Gun Toters: Wyatt, Billy and John
Written by John Lake (Guest writer)
In Chicago on a recent weekend, during a 12 hour period, 11 shootings were recorded and are being investigated by the Chicago police. One victim, killed, was an 11 year old girl at a sleep-over. The stray bullet came from the street, and through a window.
The second amendment to our Constitution, the right to own and bear arms, was adopted on December 15, 1791, as was the rest of the Bill of Rights. Let’s put that into perspective.
Wyatt Earp was born on March 19, 1848. He is remembered as a crime fighter who fought at the gunfight at OK Corral, in Tombstone, Arizona. He lived 50 years after the Bill of Rights.
Billy the Kid (William H. Bonney) was a thief of property and horses. He died at the age of 18. Bonney was born November 23, 1859. That’s 70 years after the constitution granted us the right to own firearms.

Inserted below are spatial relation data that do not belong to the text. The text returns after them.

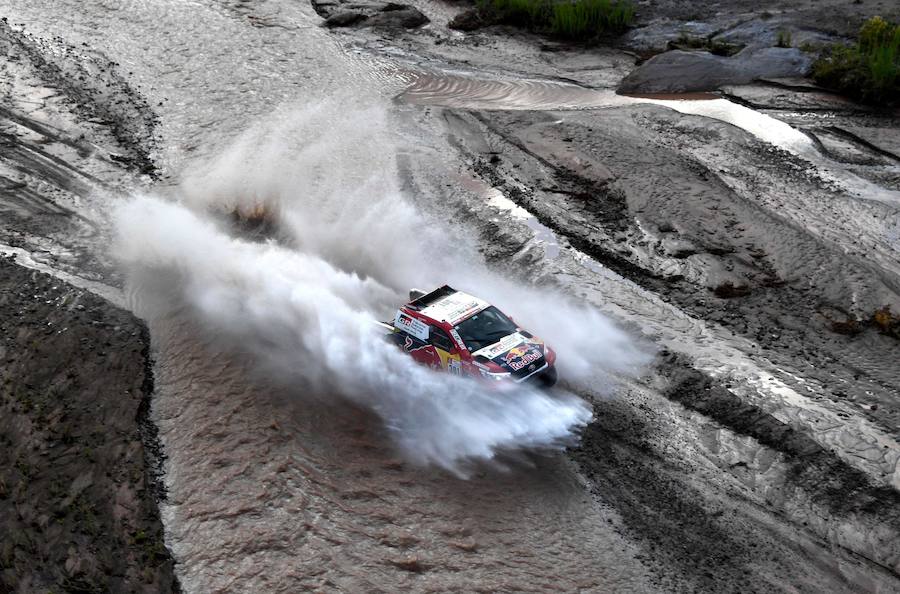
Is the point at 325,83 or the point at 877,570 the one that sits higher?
the point at 325,83

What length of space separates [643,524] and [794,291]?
25.7 ft

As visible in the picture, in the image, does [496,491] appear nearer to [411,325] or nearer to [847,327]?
[411,325]

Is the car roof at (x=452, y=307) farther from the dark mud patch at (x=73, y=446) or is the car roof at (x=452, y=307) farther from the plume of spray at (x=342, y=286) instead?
the dark mud patch at (x=73, y=446)

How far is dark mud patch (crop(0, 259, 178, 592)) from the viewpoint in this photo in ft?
45.2

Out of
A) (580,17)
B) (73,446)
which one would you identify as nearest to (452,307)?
(73,446)

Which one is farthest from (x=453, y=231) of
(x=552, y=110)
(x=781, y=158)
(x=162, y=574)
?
(x=162, y=574)

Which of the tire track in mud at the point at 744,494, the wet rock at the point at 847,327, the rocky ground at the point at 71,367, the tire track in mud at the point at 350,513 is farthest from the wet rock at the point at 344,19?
the wet rock at the point at 847,327

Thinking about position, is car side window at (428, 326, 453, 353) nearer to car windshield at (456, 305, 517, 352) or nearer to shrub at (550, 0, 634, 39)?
car windshield at (456, 305, 517, 352)

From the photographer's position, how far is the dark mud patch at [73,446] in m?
13.8

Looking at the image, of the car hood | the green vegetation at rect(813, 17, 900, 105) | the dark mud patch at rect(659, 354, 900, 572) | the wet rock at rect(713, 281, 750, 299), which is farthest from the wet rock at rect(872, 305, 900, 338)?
the green vegetation at rect(813, 17, 900, 105)

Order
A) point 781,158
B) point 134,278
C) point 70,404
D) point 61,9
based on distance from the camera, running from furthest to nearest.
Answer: point 61,9
point 781,158
point 134,278
point 70,404

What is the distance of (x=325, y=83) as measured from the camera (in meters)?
31.2

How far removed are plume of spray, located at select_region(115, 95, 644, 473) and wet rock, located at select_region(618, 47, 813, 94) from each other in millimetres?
9168

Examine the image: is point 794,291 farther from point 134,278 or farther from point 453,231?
point 134,278
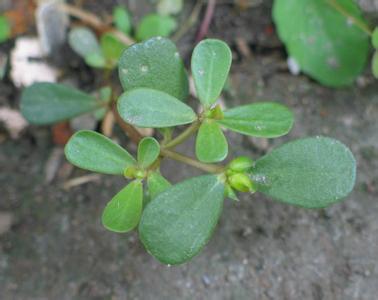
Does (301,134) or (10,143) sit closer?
(301,134)

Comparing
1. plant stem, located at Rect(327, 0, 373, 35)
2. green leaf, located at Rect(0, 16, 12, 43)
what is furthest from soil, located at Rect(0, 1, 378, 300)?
green leaf, located at Rect(0, 16, 12, 43)

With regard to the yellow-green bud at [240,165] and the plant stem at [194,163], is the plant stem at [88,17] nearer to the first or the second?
the plant stem at [194,163]

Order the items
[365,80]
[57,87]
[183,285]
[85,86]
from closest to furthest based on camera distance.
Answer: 1. [183,285]
2. [57,87]
3. [365,80]
4. [85,86]

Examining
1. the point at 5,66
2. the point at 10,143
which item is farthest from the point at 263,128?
the point at 5,66

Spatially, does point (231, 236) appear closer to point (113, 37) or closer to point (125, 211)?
point (125, 211)

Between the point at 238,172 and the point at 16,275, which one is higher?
the point at 238,172

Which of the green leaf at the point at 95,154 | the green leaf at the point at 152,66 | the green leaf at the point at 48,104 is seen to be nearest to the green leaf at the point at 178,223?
the green leaf at the point at 95,154

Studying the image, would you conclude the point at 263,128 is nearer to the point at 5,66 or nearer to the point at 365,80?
the point at 365,80

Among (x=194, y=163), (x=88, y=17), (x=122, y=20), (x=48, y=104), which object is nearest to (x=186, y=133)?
Result: (x=194, y=163)
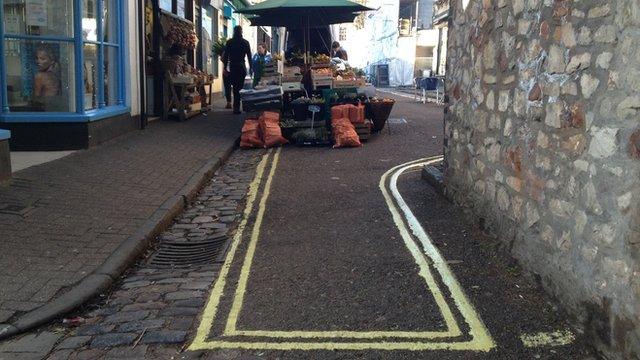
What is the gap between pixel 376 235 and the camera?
5.83m

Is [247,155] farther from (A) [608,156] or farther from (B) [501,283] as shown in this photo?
(A) [608,156]

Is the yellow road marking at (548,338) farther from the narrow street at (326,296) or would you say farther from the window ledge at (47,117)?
the window ledge at (47,117)

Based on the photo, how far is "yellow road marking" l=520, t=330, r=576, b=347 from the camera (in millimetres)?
3656

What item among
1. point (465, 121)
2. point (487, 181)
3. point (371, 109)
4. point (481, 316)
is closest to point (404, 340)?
point (481, 316)

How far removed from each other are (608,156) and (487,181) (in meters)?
2.26

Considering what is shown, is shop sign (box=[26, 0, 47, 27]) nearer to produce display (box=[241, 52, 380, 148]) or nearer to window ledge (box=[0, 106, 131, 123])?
window ledge (box=[0, 106, 131, 123])

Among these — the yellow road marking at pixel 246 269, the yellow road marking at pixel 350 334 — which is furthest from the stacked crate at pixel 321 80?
the yellow road marking at pixel 350 334

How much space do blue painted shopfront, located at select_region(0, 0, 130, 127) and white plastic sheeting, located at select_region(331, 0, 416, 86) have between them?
2269 centimetres

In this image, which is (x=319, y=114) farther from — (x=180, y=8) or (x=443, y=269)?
(x=443, y=269)

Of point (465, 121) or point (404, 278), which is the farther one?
point (465, 121)

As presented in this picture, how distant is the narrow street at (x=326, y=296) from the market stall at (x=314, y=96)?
409 centimetres

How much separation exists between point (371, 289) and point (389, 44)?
130 feet

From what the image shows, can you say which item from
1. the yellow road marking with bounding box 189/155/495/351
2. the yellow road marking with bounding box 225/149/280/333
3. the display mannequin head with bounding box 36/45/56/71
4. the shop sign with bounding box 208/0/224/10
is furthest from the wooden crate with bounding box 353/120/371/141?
the shop sign with bounding box 208/0/224/10

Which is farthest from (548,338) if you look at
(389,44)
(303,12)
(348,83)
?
(389,44)
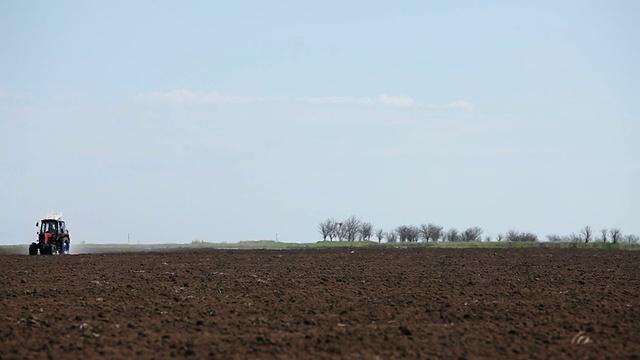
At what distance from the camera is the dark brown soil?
13.5 metres

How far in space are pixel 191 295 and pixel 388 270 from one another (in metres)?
12.5

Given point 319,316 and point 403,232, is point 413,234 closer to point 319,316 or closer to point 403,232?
point 403,232

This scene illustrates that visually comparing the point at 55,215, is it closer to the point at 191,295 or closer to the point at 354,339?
the point at 191,295

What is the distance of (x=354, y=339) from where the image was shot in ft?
47.4

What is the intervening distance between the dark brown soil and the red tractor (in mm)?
23431

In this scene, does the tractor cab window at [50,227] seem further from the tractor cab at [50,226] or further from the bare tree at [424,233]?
the bare tree at [424,233]

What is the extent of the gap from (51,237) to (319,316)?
3946cm

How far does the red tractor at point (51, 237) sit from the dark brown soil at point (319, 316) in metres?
23.4

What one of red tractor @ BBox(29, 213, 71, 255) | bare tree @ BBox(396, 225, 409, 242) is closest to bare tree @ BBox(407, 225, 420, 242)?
bare tree @ BBox(396, 225, 409, 242)

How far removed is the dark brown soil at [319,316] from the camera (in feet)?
44.3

John Wesley Harding was possibly the most bloodthirsty of the infamous in the Old West. He killed at least 42 people, including former slaves and gunfighters. He was known for carrying two pistols in holsters strapped to his chest, which enabled a faster draw. He was arrested at the age of 17, but was able to get a gun, kill a guard, and escape. John Wesley Harding was born in Bonham, Fannin County, Texas, on 26th May, 1853.
The Supreme Court grants us the right today to own and purchase firearms, in spite of the changes in society these last 223 years. Do the highest of the judiciary blindly uphold the Constitution? Are they influenced by politicians who themselves are viewed by some as puppets of special interest groups? Is the high court not allowed to show some wisdom and insight into changing times? Should politicians, in any circumstance, consider a change to the Constitution?
Little children in Chicago can’t play outside, or near windows, for fear of the gun wielders who sell drugs and intimidate neighborhoods. In Chicago, two armed men robbed at gunpoint all the riders in a rush-hour subway car. An elderly woman was pistol-whipped.
A young man with a gun, like a child with a new toy, won’t be satisfied until he has used it. Something must be done.